## Records drawn from a data source

++++++++++++++++++++

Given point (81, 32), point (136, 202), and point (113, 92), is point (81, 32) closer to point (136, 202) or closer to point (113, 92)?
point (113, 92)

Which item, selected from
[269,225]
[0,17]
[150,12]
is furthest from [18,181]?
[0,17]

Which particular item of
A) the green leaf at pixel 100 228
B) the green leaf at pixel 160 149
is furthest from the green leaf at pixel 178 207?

++++++++++++++++++++

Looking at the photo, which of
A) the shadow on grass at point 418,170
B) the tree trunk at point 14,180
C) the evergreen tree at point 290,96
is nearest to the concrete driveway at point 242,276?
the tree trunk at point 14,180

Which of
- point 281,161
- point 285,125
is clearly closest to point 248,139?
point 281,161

++++++++++++++++++++

## Task goal
Reproduce, word for word, only the lines starting at the one that contains "Given point (81, 32), point" and ending at the one that contains "is furthest from the", with both of those lines included.

## Full response
Given point (81, 32), point (136, 202), and point (113, 92), is point (81, 32) closer to point (136, 202) or closer to point (113, 92)?
point (113, 92)

Which item, selected from
[269,225]
[0,17]
[150,12]
is furthest from [18,181]?
[0,17]

Which particular item of
A) the green leaf at pixel 100 228
B) the green leaf at pixel 160 149
is furthest from the green leaf at pixel 178 207?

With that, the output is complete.